BACKGROUND: Antimicrobial resistance is a serious threat against humankind and the search for new therapeutics is needed. This study aims to investigate the antimicrobial and antioxidant activities of ethanol extracts and compounds isolated from Dissotis senegambiensis and Amphiblemma monticola, two Cameroonian Melastomataceae species traditionally used for the treatment of fever, malaria and infectious diseases. METHODS: The plant extracts were prepared by maceration in ethanol. Standard chromatographic and spectroscopic methods were used to isolate and identify fourteen compounds from the two plant species [1-6 (from D. senegambiensis), 3, 4 and 7-14 (from A. monticola)]. A two-fold serial micro-dilution method was used to determine the minimum inhibitory concentration (MIC) against four bacterial strains including two resistant bacterial strains, methicillin resistant S. aureus (MRSA3) and methicillin resistant S. aureus (MRSA4) and three yeast strains.
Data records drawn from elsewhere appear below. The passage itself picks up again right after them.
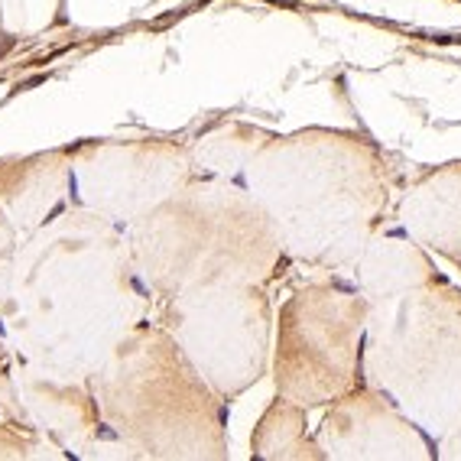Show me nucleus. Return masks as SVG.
Listing matches in <instances>:
<instances>
[{"label": "nucleus", "mask_w": 461, "mask_h": 461, "mask_svg": "<svg viewBox=\"0 0 461 461\" xmlns=\"http://www.w3.org/2000/svg\"><path fill=\"white\" fill-rule=\"evenodd\" d=\"M68 192H72V198H78V179H75V173L68 176Z\"/></svg>", "instance_id": "nucleus-1"}]
</instances>
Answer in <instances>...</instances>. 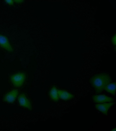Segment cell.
<instances>
[{"label": "cell", "mask_w": 116, "mask_h": 131, "mask_svg": "<svg viewBox=\"0 0 116 131\" xmlns=\"http://www.w3.org/2000/svg\"><path fill=\"white\" fill-rule=\"evenodd\" d=\"M111 81L110 76L105 73L96 74L90 80V83L97 94L102 92L104 90L105 87Z\"/></svg>", "instance_id": "cell-1"}, {"label": "cell", "mask_w": 116, "mask_h": 131, "mask_svg": "<svg viewBox=\"0 0 116 131\" xmlns=\"http://www.w3.org/2000/svg\"><path fill=\"white\" fill-rule=\"evenodd\" d=\"M18 101L20 106L28 110H31L32 107V103L24 94H21L18 97Z\"/></svg>", "instance_id": "cell-3"}, {"label": "cell", "mask_w": 116, "mask_h": 131, "mask_svg": "<svg viewBox=\"0 0 116 131\" xmlns=\"http://www.w3.org/2000/svg\"><path fill=\"white\" fill-rule=\"evenodd\" d=\"M112 43L114 44V45H115L116 44V36H114V37L112 38Z\"/></svg>", "instance_id": "cell-13"}, {"label": "cell", "mask_w": 116, "mask_h": 131, "mask_svg": "<svg viewBox=\"0 0 116 131\" xmlns=\"http://www.w3.org/2000/svg\"><path fill=\"white\" fill-rule=\"evenodd\" d=\"M14 3H16L17 4H21L23 3V2H24V1L23 0H16V1H14Z\"/></svg>", "instance_id": "cell-12"}, {"label": "cell", "mask_w": 116, "mask_h": 131, "mask_svg": "<svg viewBox=\"0 0 116 131\" xmlns=\"http://www.w3.org/2000/svg\"><path fill=\"white\" fill-rule=\"evenodd\" d=\"M59 98L64 101H68L73 99L74 96L67 91L61 90H58Z\"/></svg>", "instance_id": "cell-8"}, {"label": "cell", "mask_w": 116, "mask_h": 131, "mask_svg": "<svg viewBox=\"0 0 116 131\" xmlns=\"http://www.w3.org/2000/svg\"><path fill=\"white\" fill-rule=\"evenodd\" d=\"M58 89L55 86L52 87L49 92V95L51 99L53 101L57 102L59 100Z\"/></svg>", "instance_id": "cell-9"}, {"label": "cell", "mask_w": 116, "mask_h": 131, "mask_svg": "<svg viewBox=\"0 0 116 131\" xmlns=\"http://www.w3.org/2000/svg\"><path fill=\"white\" fill-rule=\"evenodd\" d=\"M116 87V83L115 82L110 83L105 87L104 90L114 95L115 94Z\"/></svg>", "instance_id": "cell-10"}, {"label": "cell", "mask_w": 116, "mask_h": 131, "mask_svg": "<svg viewBox=\"0 0 116 131\" xmlns=\"http://www.w3.org/2000/svg\"><path fill=\"white\" fill-rule=\"evenodd\" d=\"M26 75L24 72H18L10 76L11 82L16 88H20L23 86L25 80Z\"/></svg>", "instance_id": "cell-2"}, {"label": "cell", "mask_w": 116, "mask_h": 131, "mask_svg": "<svg viewBox=\"0 0 116 131\" xmlns=\"http://www.w3.org/2000/svg\"><path fill=\"white\" fill-rule=\"evenodd\" d=\"M5 3L10 5H12L14 3V1L12 0H6L5 1Z\"/></svg>", "instance_id": "cell-11"}, {"label": "cell", "mask_w": 116, "mask_h": 131, "mask_svg": "<svg viewBox=\"0 0 116 131\" xmlns=\"http://www.w3.org/2000/svg\"><path fill=\"white\" fill-rule=\"evenodd\" d=\"M0 46L7 51L12 52L13 49L9 39L5 36L0 34Z\"/></svg>", "instance_id": "cell-4"}, {"label": "cell", "mask_w": 116, "mask_h": 131, "mask_svg": "<svg viewBox=\"0 0 116 131\" xmlns=\"http://www.w3.org/2000/svg\"><path fill=\"white\" fill-rule=\"evenodd\" d=\"M92 99L94 102L98 104L110 103L114 101V99L112 98L105 95H95L93 96Z\"/></svg>", "instance_id": "cell-6"}, {"label": "cell", "mask_w": 116, "mask_h": 131, "mask_svg": "<svg viewBox=\"0 0 116 131\" xmlns=\"http://www.w3.org/2000/svg\"><path fill=\"white\" fill-rule=\"evenodd\" d=\"M113 102L108 103H103L98 104L95 105V108L105 115H107L109 110L111 107L114 105Z\"/></svg>", "instance_id": "cell-7"}, {"label": "cell", "mask_w": 116, "mask_h": 131, "mask_svg": "<svg viewBox=\"0 0 116 131\" xmlns=\"http://www.w3.org/2000/svg\"><path fill=\"white\" fill-rule=\"evenodd\" d=\"M19 91L17 89H13L7 93L4 97V101L7 103H12L16 101L18 95Z\"/></svg>", "instance_id": "cell-5"}]
</instances>
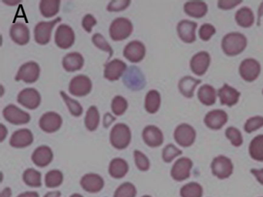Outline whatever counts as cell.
Returning a JSON list of instances; mask_svg holds the SVG:
<instances>
[{
	"instance_id": "f546056e",
	"label": "cell",
	"mask_w": 263,
	"mask_h": 197,
	"mask_svg": "<svg viewBox=\"0 0 263 197\" xmlns=\"http://www.w3.org/2000/svg\"><path fill=\"white\" fill-rule=\"evenodd\" d=\"M198 98L204 106H210L216 102L218 92L210 84L201 85L198 89Z\"/></svg>"
},
{
	"instance_id": "816d5d0a",
	"label": "cell",
	"mask_w": 263,
	"mask_h": 197,
	"mask_svg": "<svg viewBox=\"0 0 263 197\" xmlns=\"http://www.w3.org/2000/svg\"><path fill=\"white\" fill-rule=\"evenodd\" d=\"M241 3H242L241 0H218L217 5L219 9H223V10H229V9L236 7Z\"/></svg>"
},
{
	"instance_id": "f35d334b",
	"label": "cell",
	"mask_w": 263,
	"mask_h": 197,
	"mask_svg": "<svg viewBox=\"0 0 263 197\" xmlns=\"http://www.w3.org/2000/svg\"><path fill=\"white\" fill-rule=\"evenodd\" d=\"M64 182V174L58 169L49 171L45 175V185L47 188L53 189L61 186Z\"/></svg>"
},
{
	"instance_id": "b9f144b4",
	"label": "cell",
	"mask_w": 263,
	"mask_h": 197,
	"mask_svg": "<svg viewBox=\"0 0 263 197\" xmlns=\"http://www.w3.org/2000/svg\"><path fill=\"white\" fill-rule=\"evenodd\" d=\"M136 187L133 183L129 182L120 185L114 194V197H136Z\"/></svg>"
},
{
	"instance_id": "db71d44e",
	"label": "cell",
	"mask_w": 263,
	"mask_h": 197,
	"mask_svg": "<svg viewBox=\"0 0 263 197\" xmlns=\"http://www.w3.org/2000/svg\"><path fill=\"white\" fill-rule=\"evenodd\" d=\"M17 197H40L39 193L35 191H27L17 195Z\"/></svg>"
},
{
	"instance_id": "277c9868",
	"label": "cell",
	"mask_w": 263,
	"mask_h": 197,
	"mask_svg": "<svg viewBox=\"0 0 263 197\" xmlns=\"http://www.w3.org/2000/svg\"><path fill=\"white\" fill-rule=\"evenodd\" d=\"M212 173L218 180H226L233 173L234 164L232 160L224 155H218L211 163Z\"/></svg>"
},
{
	"instance_id": "ffe728a7",
	"label": "cell",
	"mask_w": 263,
	"mask_h": 197,
	"mask_svg": "<svg viewBox=\"0 0 263 197\" xmlns=\"http://www.w3.org/2000/svg\"><path fill=\"white\" fill-rule=\"evenodd\" d=\"M142 138L145 144L152 148L159 147L164 143L162 131L154 125H149L144 128Z\"/></svg>"
},
{
	"instance_id": "8992f818",
	"label": "cell",
	"mask_w": 263,
	"mask_h": 197,
	"mask_svg": "<svg viewBox=\"0 0 263 197\" xmlns=\"http://www.w3.org/2000/svg\"><path fill=\"white\" fill-rule=\"evenodd\" d=\"M261 71V63L254 58H244L238 67V72L241 78L249 83L255 81L259 76Z\"/></svg>"
},
{
	"instance_id": "ab89813d",
	"label": "cell",
	"mask_w": 263,
	"mask_h": 197,
	"mask_svg": "<svg viewBox=\"0 0 263 197\" xmlns=\"http://www.w3.org/2000/svg\"><path fill=\"white\" fill-rule=\"evenodd\" d=\"M60 94H61V97L65 102L66 104H67L70 113L73 116L79 117L80 115H82L84 109H83L82 106H81L79 102L70 98L64 91H61Z\"/></svg>"
},
{
	"instance_id": "94428289",
	"label": "cell",
	"mask_w": 263,
	"mask_h": 197,
	"mask_svg": "<svg viewBox=\"0 0 263 197\" xmlns=\"http://www.w3.org/2000/svg\"><path fill=\"white\" fill-rule=\"evenodd\" d=\"M70 197H84L82 195H81V194L79 193H73L71 195H70Z\"/></svg>"
},
{
	"instance_id": "1f68e13d",
	"label": "cell",
	"mask_w": 263,
	"mask_h": 197,
	"mask_svg": "<svg viewBox=\"0 0 263 197\" xmlns=\"http://www.w3.org/2000/svg\"><path fill=\"white\" fill-rule=\"evenodd\" d=\"M129 170L128 163L122 158H115L109 165V174L115 179H121L127 175Z\"/></svg>"
},
{
	"instance_id": "f1b7e54d",
	"label": "cell",
	"mask_w": 263,
	"mask_h": 197,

RESULTS: The fractionation of EtOH extracts afforded fourteen compounds belonging to triterpenoid and phenolic derivatives. The ethanol extracts, compounds 3, 5-8, 10 and the mixture of 10 + 12 were active against all the tested bacterial and fungal species. Compound 7 (MIC = 16-32 µg/mL) and 10 (MIC = 8-16 µg/mL) displayed the largest antibacterial and antifungal activities, respectively. Compounds 7, 10 and the mixture of 10 + 12 showed prominent antibacterial activity against methicillin- resistant S. aureus (MRSA) which is in some cases equal to that of ciprofloxacin used as reference antibacterial drug. Compound 8 also showed high radical-scavenging activities and ferric reducing power when compared with vitamin C and butylated hydroxytoluene used as reference antioxidants. The tested samples were non-toxic to normal cells highlighting their good selectivity. CONCLUSIONS: The result of this investigation reveals the potential of D. senegambiensis and A. monticola as well as the most active compounds in the search for new antimicrobial and antioxidant agents. So, further investigations are needed.